Peter Jamieson of Titirangi writes:”….Being very well paid for doing just an average job, while running up a massive debt. Well done, Sir. I do not know who to cheer for the most, Sir John Key or Sir Russell Coutts?” (NZH 07.06.17)

And finally, David Little from Whangarei takes the cake with a well-summed up analysis:

“Arise “Sir “John. Our past PM is a charismatic man. He has been a good ambassador for New Zealand. I look back on his eight years in charge and ask what his achievements are? Yes, he has been a steady hand at the helm, mostly hands off. He has presided over an economy performed better than most, no thanks to him but more to inheriting a low-debt situation. The economy was also boosted by China buying up commodities on a massive scale, raising prices paid. Nature also played its hand through earthquake destruction resulting in re-insurers’ insurance money flowing in from offshore. His Government’s open immigration policy played its positive and negative part. Yes, the economy is booming, mostly fuelled by the construction industry. However, most of his achievements, as with most politicians, are self-serving. 1)His tax cut for the wealthy; 2) His reverting top honours to Sir, Dame; 3) His dropping of inheritance tax, allowing wealth to be passed on tax-free; 4) A failed attempt to change our flag. His real legacy is a deeply divided have/have not society with the main beneficiaries being the wealthy and home-owning baby boomer generation. For this he receives a knighthood?” (NZH 11.06.17)

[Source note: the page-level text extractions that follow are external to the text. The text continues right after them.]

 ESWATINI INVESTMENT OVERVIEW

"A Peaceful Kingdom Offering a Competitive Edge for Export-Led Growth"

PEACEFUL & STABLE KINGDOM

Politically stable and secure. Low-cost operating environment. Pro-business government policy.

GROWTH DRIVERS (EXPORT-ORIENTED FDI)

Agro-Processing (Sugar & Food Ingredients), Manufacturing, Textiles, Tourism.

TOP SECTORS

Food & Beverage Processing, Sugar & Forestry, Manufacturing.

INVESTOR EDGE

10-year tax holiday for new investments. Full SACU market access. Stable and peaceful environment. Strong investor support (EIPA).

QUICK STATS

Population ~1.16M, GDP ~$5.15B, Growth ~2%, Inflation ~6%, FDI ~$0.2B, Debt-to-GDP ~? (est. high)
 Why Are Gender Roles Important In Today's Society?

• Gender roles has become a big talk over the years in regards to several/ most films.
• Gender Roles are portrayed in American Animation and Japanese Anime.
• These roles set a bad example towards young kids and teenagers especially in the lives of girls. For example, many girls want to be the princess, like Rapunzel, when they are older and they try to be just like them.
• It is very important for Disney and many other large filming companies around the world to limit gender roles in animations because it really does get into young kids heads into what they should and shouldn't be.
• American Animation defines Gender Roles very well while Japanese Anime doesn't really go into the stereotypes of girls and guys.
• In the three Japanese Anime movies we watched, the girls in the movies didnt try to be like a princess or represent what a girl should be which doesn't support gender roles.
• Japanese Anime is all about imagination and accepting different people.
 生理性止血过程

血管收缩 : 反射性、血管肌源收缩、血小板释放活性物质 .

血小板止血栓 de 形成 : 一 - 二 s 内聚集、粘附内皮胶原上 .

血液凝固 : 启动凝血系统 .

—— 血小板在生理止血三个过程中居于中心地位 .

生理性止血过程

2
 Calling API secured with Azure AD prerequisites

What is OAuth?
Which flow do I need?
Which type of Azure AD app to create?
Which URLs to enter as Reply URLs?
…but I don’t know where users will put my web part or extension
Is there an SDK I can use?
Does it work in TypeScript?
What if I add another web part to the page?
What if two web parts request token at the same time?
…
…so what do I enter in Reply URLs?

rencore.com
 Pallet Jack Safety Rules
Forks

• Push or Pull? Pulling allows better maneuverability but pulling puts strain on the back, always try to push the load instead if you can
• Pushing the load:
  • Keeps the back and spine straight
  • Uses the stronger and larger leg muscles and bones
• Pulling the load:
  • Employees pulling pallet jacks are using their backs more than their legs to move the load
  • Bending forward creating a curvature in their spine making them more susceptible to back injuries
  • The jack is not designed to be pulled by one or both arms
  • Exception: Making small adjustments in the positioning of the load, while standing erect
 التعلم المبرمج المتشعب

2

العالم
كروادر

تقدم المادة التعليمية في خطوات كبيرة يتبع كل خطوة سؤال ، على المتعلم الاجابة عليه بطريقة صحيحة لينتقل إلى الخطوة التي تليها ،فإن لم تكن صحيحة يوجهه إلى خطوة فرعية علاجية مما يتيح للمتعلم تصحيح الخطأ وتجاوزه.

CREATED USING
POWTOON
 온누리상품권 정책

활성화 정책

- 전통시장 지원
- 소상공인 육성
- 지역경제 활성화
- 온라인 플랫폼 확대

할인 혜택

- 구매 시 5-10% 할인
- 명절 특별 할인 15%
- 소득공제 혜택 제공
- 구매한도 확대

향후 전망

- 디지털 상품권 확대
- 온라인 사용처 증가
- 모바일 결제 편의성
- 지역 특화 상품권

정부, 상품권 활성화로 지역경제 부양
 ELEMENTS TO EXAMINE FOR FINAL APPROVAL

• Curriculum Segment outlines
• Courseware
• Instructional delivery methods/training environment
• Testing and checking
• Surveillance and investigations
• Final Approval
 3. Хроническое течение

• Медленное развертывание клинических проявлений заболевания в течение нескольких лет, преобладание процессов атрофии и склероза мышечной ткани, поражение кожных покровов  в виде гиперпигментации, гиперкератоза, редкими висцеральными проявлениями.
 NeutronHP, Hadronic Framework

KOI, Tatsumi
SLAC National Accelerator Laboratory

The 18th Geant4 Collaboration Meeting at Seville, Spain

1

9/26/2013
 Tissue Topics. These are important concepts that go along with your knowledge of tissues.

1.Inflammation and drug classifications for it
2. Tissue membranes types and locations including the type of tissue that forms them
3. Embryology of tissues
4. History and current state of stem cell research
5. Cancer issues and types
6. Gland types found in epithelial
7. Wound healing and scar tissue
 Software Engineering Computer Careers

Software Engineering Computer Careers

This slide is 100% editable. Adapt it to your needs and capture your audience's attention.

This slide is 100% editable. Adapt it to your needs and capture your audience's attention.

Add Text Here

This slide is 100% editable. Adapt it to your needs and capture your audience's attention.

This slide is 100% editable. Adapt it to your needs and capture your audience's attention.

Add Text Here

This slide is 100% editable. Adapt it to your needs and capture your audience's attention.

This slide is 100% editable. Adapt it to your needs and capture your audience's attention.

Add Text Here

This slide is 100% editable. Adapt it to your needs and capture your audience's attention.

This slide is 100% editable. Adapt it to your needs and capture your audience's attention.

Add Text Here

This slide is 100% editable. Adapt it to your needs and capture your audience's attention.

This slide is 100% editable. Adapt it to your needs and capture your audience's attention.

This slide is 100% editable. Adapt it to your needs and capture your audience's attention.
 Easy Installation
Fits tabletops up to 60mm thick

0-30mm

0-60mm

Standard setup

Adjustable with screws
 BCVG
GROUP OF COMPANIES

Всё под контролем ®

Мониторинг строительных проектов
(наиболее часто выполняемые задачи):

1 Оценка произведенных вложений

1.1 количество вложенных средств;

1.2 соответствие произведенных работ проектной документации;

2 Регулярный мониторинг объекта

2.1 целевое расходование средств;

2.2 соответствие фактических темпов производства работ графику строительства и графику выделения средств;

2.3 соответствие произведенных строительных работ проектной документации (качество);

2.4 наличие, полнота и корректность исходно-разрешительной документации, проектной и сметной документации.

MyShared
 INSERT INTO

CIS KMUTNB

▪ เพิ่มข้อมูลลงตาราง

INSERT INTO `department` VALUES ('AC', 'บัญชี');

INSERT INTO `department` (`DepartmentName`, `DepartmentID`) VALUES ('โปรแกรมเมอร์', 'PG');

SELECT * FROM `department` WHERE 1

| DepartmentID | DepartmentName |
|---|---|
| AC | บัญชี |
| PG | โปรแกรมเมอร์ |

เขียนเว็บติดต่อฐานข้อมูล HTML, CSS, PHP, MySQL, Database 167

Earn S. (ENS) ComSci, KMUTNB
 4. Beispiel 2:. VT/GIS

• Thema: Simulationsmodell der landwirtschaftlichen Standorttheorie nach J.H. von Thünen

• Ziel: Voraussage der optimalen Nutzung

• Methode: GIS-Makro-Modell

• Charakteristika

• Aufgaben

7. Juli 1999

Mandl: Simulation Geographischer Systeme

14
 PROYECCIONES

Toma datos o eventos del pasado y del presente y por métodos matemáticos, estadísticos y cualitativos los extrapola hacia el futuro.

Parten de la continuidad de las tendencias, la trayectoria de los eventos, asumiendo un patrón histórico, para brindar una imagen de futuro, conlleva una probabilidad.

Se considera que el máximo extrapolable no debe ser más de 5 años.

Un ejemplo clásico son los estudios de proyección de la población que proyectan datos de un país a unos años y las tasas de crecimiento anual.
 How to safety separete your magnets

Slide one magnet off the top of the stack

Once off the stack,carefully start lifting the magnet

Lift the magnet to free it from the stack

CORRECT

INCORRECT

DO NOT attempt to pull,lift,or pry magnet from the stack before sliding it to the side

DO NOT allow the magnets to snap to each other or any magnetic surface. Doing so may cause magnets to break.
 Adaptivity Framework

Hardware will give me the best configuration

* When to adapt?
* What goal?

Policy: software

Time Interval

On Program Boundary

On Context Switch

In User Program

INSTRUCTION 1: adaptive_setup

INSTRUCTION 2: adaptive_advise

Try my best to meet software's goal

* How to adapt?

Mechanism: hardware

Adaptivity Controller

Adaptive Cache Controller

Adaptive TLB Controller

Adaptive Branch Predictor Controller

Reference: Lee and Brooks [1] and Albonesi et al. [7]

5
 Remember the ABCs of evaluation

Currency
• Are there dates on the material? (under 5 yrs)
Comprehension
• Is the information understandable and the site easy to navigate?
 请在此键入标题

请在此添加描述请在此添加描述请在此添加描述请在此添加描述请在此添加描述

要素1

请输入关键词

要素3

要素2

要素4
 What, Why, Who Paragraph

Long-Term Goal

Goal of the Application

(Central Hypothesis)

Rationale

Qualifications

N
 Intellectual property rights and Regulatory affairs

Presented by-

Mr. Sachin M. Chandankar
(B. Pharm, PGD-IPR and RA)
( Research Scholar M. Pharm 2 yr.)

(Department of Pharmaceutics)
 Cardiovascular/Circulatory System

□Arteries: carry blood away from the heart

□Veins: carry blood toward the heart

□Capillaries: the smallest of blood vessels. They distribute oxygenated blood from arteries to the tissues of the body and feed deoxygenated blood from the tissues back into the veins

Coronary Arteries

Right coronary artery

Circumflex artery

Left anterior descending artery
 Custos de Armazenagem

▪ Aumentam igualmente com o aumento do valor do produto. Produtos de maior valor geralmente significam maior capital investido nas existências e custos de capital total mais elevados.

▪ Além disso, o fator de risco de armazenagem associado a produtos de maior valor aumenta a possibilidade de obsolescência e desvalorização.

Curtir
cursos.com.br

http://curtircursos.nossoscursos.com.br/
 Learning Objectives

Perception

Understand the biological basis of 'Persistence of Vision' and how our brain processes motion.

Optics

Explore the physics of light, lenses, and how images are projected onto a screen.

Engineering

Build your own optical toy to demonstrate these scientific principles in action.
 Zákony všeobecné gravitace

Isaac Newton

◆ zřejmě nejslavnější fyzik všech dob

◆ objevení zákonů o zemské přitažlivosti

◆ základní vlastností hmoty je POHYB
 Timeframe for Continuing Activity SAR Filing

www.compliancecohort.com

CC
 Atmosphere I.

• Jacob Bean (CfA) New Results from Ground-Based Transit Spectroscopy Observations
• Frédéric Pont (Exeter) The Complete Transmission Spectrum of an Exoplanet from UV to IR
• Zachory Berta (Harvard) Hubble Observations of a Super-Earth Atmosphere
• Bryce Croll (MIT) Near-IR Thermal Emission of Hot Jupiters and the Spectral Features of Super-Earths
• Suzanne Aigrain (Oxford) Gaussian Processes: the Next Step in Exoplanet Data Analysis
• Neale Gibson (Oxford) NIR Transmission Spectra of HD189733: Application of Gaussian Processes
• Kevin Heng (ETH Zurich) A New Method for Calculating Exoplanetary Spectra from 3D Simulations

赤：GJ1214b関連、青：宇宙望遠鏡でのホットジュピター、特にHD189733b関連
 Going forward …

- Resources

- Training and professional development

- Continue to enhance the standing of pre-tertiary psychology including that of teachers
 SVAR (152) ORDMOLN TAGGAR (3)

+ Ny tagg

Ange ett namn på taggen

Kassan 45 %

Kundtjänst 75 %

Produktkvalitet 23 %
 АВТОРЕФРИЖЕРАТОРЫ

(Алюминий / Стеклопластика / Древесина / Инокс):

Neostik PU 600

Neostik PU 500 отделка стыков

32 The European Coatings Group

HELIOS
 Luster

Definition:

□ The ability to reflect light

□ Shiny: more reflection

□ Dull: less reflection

I have a close friend, a die-hard National supporter, and we have had quite a few left and right political arguments over a grog (kava) basin. He would be annoyed with this article, as he believes National under Key provided us economic development. But development for whom? Rich became richer, house speculators had a field day and became millionaires overnight and the gap in haves and have-nots increased. On the other hand, poverty and homelessness escalated and we have acute crime, housing, health and social problems. The damning UNICEF report has been buried by the mainstream (read right wing) media.

Both of us are drivers and both of us have bought houses in West Auckland over a decade ago. Now this friend, the National supporter, can he ever imagine his son being able to buy a house on his own? His son was once a youth MP for now Deputy Prime Minister, Paula Bennett. Now, how many of these National youth MPs can afford to buy houses? Thanks to a National Government which has been propping up economy through unbridled migration, and under them, we have uncontrolled house-speculation, enriching the rich and denying poorer first-home buyers a house. Why should the son blindly support the same party his father supports - the party, which was sleeping on the job while a full generation have been displaced from opportunity to buy a house? And who bears the strain on housing and infrastructure from uncontrolled migration?

Robert Muldoon would be known as a PM who ‘stole’ the superannuation and denied the older generation the comforts of a healthy retirement. John Key will be known as a PM, who brought back honours system, and gained a Knighthood personally for his efforts.

That is the reason why the new generation need to go blindly in the next election and vote for a change. The slogan for the next election should be: THE DEVIL WE DO NOT KNOW (THE NEW GOVERNMENT) IS BETTER THAN THE DEVIL WE KNOW  (NATIONAL GOVERNMENT.)

All those stuck in traffic jams, all those robbed and affected by escalating crime because of gaping inequality, all the homeless because of government’s cut on social housing, the generation denied home ownership in their lifetime, all those hunting houses to rent because the speculators have them empty as “house-banks’, and a country with economic development benefitting the rich only, with little trickling-down effect – PLEASE STAND UP, AND GET ANGRY. IT IS YOUR TIME TO EMULATE WHAT THEY DID IN USA, (TRUMP ELECTION), THE BREXIT, THE FRENCH ELECTION AND A BRUISING ELECTION RESULT AGAINST TERESA MAY’S CONSERVATIVE GOVERNMENT IN UK.